* BEGIN MATERIAL FOR THIS TASK *
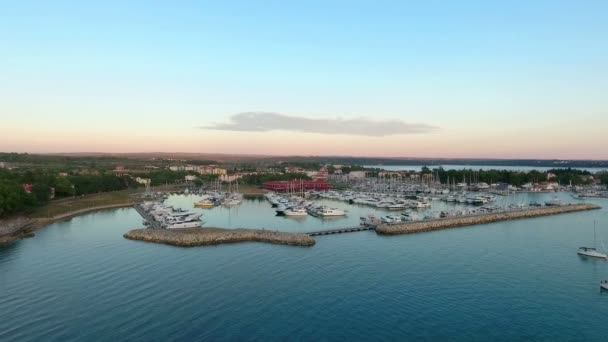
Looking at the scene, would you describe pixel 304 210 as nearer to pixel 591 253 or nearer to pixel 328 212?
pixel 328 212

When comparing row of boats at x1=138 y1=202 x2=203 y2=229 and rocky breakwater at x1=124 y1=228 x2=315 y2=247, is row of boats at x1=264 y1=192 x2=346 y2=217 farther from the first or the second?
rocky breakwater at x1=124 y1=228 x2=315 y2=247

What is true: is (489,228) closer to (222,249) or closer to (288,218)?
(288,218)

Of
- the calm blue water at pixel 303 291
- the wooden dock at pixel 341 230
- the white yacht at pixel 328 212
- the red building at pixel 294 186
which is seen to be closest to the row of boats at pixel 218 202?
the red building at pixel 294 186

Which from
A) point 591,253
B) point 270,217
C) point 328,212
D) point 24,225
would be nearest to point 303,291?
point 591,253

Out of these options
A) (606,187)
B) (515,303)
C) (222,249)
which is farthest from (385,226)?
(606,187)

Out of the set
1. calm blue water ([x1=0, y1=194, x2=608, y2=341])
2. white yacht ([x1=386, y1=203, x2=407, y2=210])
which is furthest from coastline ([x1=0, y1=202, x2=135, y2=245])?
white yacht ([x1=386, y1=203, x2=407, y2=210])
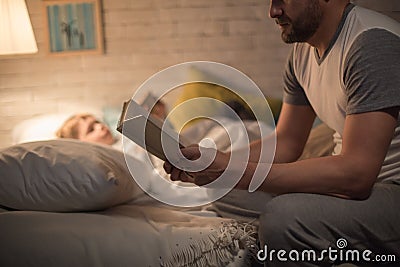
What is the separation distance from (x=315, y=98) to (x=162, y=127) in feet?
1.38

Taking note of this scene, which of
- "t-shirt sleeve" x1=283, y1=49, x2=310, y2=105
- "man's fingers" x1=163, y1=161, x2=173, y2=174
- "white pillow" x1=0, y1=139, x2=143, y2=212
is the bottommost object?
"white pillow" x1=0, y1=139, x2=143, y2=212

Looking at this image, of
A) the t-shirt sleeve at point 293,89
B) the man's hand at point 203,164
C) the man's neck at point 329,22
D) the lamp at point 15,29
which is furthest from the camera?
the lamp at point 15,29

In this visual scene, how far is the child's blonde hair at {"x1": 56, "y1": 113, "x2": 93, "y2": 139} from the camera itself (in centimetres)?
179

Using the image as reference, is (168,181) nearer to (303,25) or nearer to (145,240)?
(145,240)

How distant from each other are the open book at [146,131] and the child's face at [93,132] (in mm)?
* END MATERIAL FOR THIS TASK *
* BEGIN MATERIAL FOR THIS TASK *
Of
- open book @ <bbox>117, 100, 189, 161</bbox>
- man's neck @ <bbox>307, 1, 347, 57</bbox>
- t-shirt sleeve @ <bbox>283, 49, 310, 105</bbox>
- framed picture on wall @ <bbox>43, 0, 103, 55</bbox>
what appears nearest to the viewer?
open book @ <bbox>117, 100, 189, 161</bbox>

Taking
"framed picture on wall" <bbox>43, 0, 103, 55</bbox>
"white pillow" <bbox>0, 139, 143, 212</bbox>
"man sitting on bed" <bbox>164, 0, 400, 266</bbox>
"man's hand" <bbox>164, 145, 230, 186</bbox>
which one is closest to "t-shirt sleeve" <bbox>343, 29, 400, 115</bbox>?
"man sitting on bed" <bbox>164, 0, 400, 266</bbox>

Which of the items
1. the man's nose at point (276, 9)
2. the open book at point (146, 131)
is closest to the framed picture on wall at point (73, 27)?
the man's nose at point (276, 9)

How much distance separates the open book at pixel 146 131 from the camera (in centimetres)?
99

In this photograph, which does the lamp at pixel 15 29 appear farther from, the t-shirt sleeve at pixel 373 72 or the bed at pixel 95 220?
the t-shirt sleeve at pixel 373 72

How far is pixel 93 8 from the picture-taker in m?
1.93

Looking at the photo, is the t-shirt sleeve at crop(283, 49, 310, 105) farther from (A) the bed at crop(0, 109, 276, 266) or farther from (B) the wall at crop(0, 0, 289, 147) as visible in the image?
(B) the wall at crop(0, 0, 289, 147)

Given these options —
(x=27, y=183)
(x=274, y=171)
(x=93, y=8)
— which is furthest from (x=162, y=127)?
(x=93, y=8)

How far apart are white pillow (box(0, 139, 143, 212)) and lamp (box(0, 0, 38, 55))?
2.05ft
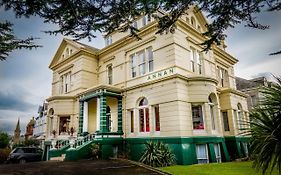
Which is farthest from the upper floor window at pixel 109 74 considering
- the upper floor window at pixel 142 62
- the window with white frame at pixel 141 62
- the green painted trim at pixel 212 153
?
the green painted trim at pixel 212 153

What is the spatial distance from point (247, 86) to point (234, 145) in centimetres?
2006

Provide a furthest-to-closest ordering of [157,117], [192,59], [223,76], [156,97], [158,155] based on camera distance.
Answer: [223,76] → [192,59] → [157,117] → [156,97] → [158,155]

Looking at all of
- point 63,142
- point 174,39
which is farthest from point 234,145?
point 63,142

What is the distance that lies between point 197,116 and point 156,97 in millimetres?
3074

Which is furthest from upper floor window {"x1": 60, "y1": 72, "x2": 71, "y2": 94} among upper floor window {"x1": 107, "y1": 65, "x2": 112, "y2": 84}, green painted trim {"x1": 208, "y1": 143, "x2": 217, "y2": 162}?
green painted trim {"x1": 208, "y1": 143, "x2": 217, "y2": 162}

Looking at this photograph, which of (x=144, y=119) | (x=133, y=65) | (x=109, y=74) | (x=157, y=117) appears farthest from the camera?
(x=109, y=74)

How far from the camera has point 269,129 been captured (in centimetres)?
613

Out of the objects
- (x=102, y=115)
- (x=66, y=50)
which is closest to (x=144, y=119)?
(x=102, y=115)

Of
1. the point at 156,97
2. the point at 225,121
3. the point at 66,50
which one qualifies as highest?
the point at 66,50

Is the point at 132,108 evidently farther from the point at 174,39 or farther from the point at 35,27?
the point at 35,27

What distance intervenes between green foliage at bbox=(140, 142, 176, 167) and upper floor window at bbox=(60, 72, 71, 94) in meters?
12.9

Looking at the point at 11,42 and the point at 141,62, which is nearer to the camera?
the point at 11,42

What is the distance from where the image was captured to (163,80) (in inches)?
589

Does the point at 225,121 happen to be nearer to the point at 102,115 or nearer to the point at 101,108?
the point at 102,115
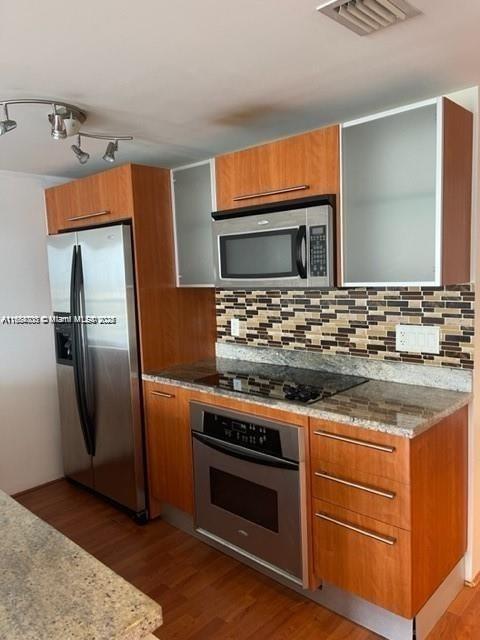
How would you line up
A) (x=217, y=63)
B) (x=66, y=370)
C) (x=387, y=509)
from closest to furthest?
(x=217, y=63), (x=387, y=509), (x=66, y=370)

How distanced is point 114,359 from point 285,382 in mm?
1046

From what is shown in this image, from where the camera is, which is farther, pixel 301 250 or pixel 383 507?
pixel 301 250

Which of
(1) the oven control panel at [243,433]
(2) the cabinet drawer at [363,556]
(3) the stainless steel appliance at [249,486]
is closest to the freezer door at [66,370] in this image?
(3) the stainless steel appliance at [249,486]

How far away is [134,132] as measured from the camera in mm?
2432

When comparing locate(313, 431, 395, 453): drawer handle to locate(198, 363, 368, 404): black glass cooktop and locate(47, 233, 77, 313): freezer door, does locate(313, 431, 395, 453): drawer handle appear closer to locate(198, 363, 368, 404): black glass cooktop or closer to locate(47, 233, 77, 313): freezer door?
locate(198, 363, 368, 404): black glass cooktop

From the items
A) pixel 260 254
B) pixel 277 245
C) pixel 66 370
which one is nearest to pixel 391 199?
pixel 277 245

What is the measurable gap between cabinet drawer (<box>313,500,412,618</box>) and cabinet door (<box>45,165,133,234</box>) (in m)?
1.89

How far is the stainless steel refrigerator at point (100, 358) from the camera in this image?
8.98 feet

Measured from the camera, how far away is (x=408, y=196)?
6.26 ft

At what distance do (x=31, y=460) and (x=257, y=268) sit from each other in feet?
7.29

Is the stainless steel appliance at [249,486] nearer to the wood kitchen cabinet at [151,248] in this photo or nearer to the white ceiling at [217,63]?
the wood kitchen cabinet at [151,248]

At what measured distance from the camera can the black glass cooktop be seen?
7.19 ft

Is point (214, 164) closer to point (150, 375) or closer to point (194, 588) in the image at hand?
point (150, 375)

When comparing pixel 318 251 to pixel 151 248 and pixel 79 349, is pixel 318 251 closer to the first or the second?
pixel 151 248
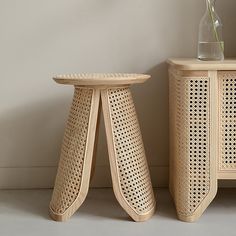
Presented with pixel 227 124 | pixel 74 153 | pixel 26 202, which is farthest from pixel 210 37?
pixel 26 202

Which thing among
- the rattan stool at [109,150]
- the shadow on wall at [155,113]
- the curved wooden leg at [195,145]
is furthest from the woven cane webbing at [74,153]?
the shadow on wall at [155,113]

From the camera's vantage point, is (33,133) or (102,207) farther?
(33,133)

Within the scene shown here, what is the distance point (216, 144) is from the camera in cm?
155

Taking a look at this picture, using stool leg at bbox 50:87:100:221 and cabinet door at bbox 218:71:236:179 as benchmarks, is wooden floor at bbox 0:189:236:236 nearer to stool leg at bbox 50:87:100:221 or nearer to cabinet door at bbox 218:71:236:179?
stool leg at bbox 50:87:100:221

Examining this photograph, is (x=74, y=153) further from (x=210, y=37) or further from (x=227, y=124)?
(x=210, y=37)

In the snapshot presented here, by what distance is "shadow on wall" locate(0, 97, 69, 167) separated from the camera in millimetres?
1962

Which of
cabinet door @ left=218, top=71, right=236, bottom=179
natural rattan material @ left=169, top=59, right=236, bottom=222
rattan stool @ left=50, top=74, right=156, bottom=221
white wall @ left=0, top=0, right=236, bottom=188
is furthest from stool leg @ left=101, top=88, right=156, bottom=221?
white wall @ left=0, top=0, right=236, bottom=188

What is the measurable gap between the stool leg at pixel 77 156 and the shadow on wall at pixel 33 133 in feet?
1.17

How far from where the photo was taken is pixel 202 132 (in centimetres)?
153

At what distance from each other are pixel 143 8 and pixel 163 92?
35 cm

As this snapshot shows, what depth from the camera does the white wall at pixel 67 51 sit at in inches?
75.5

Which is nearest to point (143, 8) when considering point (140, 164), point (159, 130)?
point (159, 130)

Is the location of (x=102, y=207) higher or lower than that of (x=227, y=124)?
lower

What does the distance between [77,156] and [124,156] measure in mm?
* END MATERIAL FOR THIS TASK *
Count the lines of the listing that contain the string "yacht", treating case as significant. Give only the number.

## RESULT FOR THIS TASK
3